TEXT FOR ANALYSIS START
From the time of its founding by the prophet Muhammad in the 7th century, Islam was remarkably successful in its waging of jihad, or holy war, to convert the peoples of Arabia and the eastern Mediterranean to what they saw as the true faith. Within a few years of the death of Muhammad in 632, the three greatest cities in the Christian Eastern Roman (or Byzantine) Empire – Alexandria, Antioch and Jerusalem – had all fallen to Islam. Syria and Egypt, also parts of the Byzantine Empire, and the Persian Empire had all been overwhelmed.

Largely because the Holy Places of Christendom were in the Byzantine Empire, the capital of which was Constantinople (now Istanbul), Western Christianity long ignored events in the area. It was not until the 11th century that Western Christianity awoke to the danger of complete annihilation that faced the Christian Church in the eastern Mediterranean and chose to do something about it.

Medieval religious enthusiasm was at its height in Western Europe when, in 1095 at the Council of Clermont, Pope Urban II called on the Christian laity to take up arms for the reconquest of Jerusalem, which had been in Muslim hands since 638. The pope was answering a call for help from the Byzantine emperor Alexius I Comnenus, in despair that his once mighty and far-reaching power over the lands of the Near East had been reduced to little more than over the land around the walls of his capital.

At the end of the Council, the pope preached a sermon on the suffering of the Christians in the East to an immense crowd gathered outside the city of Clermont. He ended with a passionately worded appeal for men to enlist under the sign of the Cross of Christ. His call was answered with huge enthusiasm by hundreds in the crowd, many of whom began there and then to mark their clothes with the sign of the cross. Within weeks, they were joined and in a more professional manner by Frankish, German and Italian counts, dukes, and other rulers from many parts of Western Christianity. Thus the First Crusade began.
TEXT FOR ANALYSIS END
DATASET RECORDS START
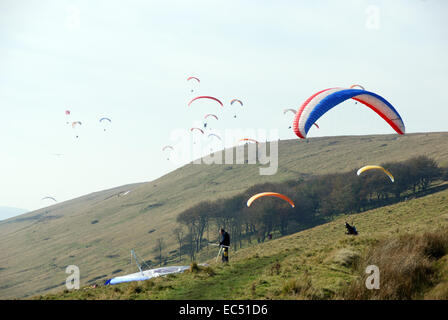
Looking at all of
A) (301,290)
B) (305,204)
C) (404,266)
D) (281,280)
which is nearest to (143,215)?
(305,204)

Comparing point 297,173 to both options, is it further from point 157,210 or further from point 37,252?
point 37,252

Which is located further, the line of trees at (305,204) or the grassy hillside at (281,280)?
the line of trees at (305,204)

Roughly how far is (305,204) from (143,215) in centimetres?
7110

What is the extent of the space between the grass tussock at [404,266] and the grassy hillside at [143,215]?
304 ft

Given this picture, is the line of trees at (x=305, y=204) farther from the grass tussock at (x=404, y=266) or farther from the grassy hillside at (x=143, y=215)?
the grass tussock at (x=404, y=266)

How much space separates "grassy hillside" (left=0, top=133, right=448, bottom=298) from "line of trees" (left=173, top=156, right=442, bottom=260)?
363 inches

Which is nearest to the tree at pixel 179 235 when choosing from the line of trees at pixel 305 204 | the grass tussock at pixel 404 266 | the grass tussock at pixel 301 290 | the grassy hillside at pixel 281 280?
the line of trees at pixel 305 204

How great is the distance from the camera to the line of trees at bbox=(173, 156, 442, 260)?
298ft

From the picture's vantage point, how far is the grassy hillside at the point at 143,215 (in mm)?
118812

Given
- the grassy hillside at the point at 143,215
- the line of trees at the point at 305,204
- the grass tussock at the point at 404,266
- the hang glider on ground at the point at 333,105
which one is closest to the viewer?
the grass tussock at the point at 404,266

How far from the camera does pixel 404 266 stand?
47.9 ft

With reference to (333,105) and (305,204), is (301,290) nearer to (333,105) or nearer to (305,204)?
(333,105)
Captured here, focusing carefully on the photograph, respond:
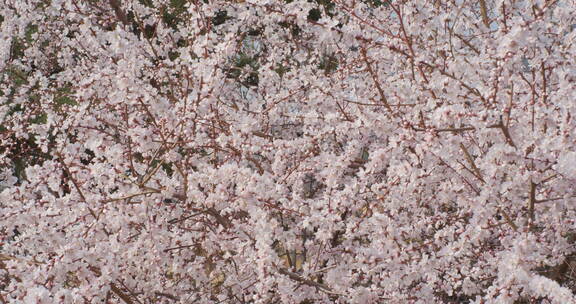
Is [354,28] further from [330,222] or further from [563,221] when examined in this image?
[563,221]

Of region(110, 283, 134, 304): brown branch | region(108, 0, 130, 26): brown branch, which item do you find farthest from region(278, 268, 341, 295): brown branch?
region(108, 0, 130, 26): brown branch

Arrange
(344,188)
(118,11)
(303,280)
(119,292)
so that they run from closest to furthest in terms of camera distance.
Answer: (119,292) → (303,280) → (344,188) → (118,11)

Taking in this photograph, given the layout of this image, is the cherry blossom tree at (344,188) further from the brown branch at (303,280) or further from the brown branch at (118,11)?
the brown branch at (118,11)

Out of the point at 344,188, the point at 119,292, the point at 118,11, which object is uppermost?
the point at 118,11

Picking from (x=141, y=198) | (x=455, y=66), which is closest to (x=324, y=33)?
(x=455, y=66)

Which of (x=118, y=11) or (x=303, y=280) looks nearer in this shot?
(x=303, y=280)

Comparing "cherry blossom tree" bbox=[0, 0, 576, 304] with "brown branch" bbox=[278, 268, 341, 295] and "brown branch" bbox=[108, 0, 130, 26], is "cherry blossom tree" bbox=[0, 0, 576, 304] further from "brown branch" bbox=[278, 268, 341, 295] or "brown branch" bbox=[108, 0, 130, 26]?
DATASET RECORDS END
DATASET RECORDS START
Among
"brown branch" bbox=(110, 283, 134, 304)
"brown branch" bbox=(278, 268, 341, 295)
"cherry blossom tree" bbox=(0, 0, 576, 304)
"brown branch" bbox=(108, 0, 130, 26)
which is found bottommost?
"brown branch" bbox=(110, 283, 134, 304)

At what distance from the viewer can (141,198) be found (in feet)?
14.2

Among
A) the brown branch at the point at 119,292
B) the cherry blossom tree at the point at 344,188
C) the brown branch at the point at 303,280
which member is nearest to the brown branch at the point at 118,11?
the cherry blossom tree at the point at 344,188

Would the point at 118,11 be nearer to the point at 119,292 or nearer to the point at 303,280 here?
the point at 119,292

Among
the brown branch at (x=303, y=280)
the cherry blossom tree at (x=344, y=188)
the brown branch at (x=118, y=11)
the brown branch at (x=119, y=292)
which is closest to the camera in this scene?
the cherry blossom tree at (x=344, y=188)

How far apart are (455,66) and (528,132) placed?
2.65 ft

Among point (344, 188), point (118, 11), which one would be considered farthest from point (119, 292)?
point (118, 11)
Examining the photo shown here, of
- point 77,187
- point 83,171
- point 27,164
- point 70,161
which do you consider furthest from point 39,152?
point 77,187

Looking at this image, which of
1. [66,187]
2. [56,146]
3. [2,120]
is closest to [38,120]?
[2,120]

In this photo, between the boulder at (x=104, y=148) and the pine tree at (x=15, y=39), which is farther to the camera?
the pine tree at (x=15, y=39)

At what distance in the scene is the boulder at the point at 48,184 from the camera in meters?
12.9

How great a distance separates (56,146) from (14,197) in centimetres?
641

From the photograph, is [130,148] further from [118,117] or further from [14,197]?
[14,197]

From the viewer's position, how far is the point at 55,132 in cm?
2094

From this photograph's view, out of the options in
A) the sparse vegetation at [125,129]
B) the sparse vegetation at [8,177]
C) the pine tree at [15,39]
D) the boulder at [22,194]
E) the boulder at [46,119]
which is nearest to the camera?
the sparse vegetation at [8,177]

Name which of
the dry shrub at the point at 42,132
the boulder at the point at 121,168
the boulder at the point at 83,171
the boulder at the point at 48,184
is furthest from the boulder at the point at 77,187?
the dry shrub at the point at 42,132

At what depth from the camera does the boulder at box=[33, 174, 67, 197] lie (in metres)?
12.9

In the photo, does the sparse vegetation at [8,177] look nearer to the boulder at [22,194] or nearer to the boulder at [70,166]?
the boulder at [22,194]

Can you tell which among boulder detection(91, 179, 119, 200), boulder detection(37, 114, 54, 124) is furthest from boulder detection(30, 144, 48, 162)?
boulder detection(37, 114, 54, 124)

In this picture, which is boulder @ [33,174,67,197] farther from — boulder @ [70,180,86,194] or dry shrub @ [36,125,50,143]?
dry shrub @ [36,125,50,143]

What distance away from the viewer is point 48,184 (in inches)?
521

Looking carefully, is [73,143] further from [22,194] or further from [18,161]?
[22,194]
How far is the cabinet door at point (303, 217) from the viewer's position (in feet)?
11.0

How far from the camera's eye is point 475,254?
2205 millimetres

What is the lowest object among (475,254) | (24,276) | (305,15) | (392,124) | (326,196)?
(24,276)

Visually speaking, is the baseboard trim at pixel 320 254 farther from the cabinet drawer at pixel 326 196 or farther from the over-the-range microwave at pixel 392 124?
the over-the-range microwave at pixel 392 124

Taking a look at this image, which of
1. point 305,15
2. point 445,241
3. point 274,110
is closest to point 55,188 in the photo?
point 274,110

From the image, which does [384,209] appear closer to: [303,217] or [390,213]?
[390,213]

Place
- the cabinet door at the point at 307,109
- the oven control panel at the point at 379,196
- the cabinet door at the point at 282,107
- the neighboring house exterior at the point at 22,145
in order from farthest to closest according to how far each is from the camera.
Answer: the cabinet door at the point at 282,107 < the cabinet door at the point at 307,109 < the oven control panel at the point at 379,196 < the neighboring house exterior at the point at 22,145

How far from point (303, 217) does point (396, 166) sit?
DATASET RECORDS END
§ EXERCISE REQUIREMENTS:
(A) Write out the part of the passage on the First Crusade that begins at the words "At the end of" and stops after "First Crusade began.".
(B) Continue the passage on the First Crusade from its last sentence.

§ ANSWERS PROVIDED:
(A)
At the end of the Council, the pope preached a sermon on the suffering of the Christians in the East to an immense crowd gathered outside the city of Clermont. He ended with a passionately worded appeal for men to enlist under the sign of the Cross of Christ. His call was answered with huge enthusiasm by hundreds in the crowd, many of whom began there and then to mark their clothes with the sign of the cross. Within weeks, they were joined and in a more professional manner by Frankish, German and Italian counts, dukes, and other rulers from many parts of Western Christianity. Thus the First Crusade began.

(B)
The enormous enthusiasm shown by the common people for Pope Urban’s call to arms under the banner of the cross turned into a huge pilgrimage across Europe and into Turkey, which came to be called the People’s Crusade. Leaving behind families, homes and livelihoods, about 20,000 men, women and children – most of them simple, poor folk from Germany, Flanders and France – set out from Cologne for Constantinople after the Easter celebrations of 1096.

The People’s Crusade was made up opf a motley and unruly vanguard, which was led by a preacher of great charisma, Peter the Hermit and included a few knights and fighting men. However, there was no leading soldier in their midst. They made the arduous, 3,000-km (2,000-mile) journey across Europe only to be ambushed and virtually annihilated by the Seljuk Turks near Nicaea (modern-day Iznik in Turkey) in October 1096. A contemporary account of the battle recorded how the Turks swept into the peasants’ camps and ‘destroyed with the sword whomever they found, the weak and feeble, clerics, monks, old women, nursing children, persons of every age’. The remnants either made their way back home or joined up with the contingents of crusaders who were by now arriving in Constantinople, no doubt spreading graphic accounts of what the Turks had done at Nicaea.

 

THE FIRST CRUSADE

 

The military crusaders took more time over their preparations. Great lords began assembling armies in France and Italy, while Godfrey of Bouillon, Duke of Lower Lorraine, gathered together a large force from Germany and the Low Countries. Although the kings of England and France were not directly involved, both were represented: William II of England by his brother, Robert of Normandy, and Philip of France by his brother, Hugh of Vermondais.

Eventually, there were to be four main contingents making up the crusading force, each of which took its own route across Europe to their meeting point at Constantinople, where they joined into one vast force.

The first contingent set off in August 1096 and the fourth, led by Robert of Normandy and his brother-in-law Stephen of Blois, in October. Duke Godfrey, lauded by medieval bards as the perfect crusader, was to be the most prominent of the knights on the First Crusade, even being offered the crown of Jerusalem by fellow crusaders. About 4,000 to 5,000 mounted knights and squires, 30,000 foot soldiers and many thousands of non-combatants took part in the First Crusade.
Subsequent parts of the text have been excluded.